BEGIN

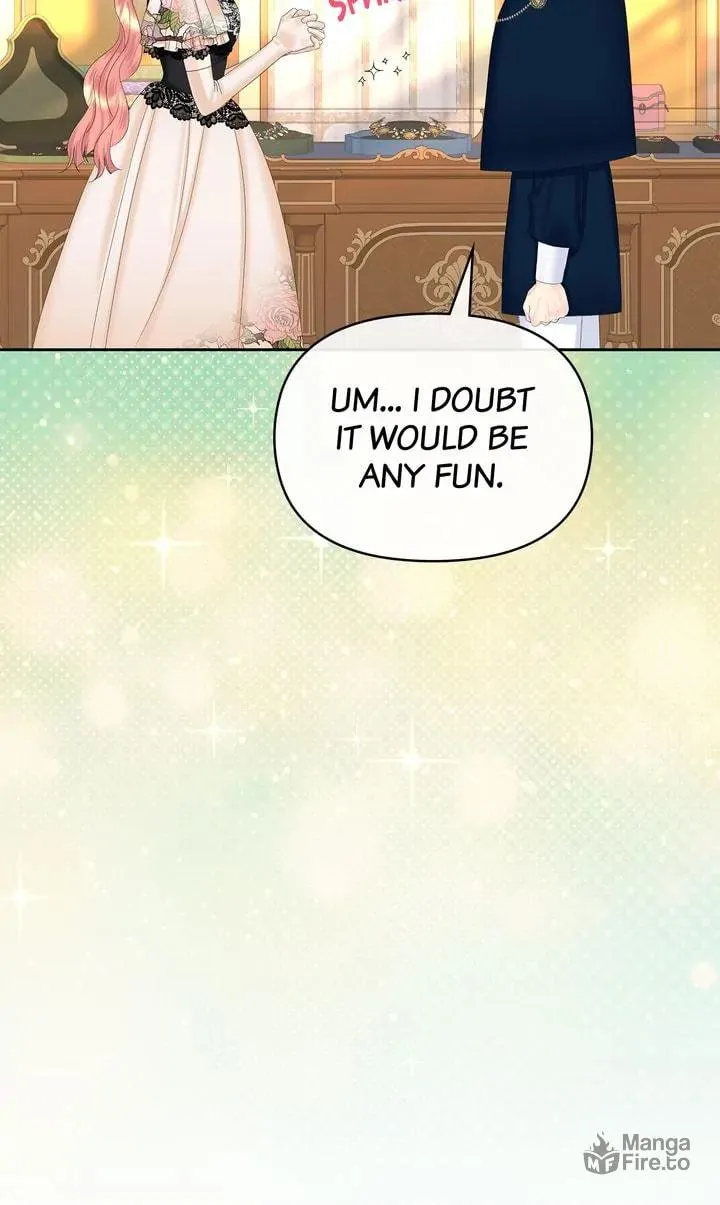 Raising My Husband Chapter 41 page 85 - 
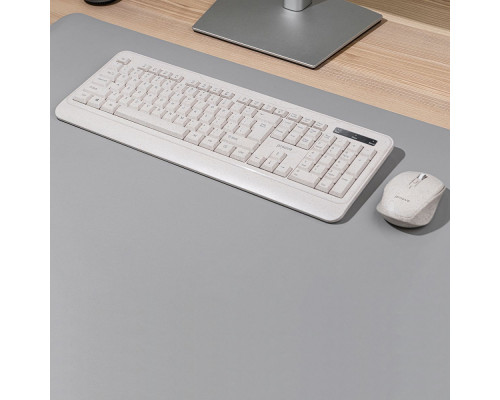 Бездротовий комплект Proove Harmless beige 2003000159967 6901119144354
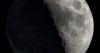 The Sky This Week from July 17 to 24: Lunar time travel
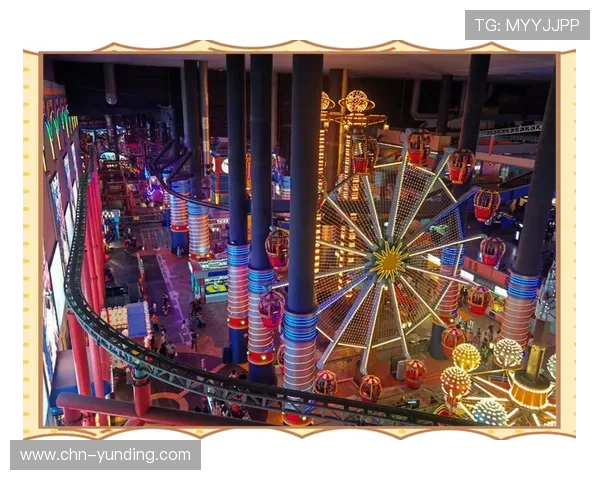 云顶赌场攻略：最新版本游戏玩法变化及应对策略全解析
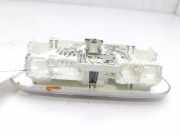 Innenbeleuchtung 9682063980 Peugeot 308 (4A/C) Schr?gheck 1.6 VTI 16V (EP6(5FW))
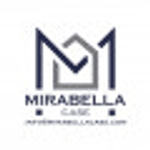 MIRABELLA CASE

END

Word-for-word restatement: every line from the one with "The Sky This" through the final line of the data, both ends included, pictures excluded.

• **Answer to this exercise**
 The Sky This Week from July 17 to 24: Lunar time travel
 云顶赌场攻略：最新版本游戏玩法变化及应对策略全解析
 Innenbeleuchtung 9682063980 Peugeot 308 (4A/C) Schr?gheck 1.6 VTI 16V (EP6(5FW))
 MIRABELLA CASE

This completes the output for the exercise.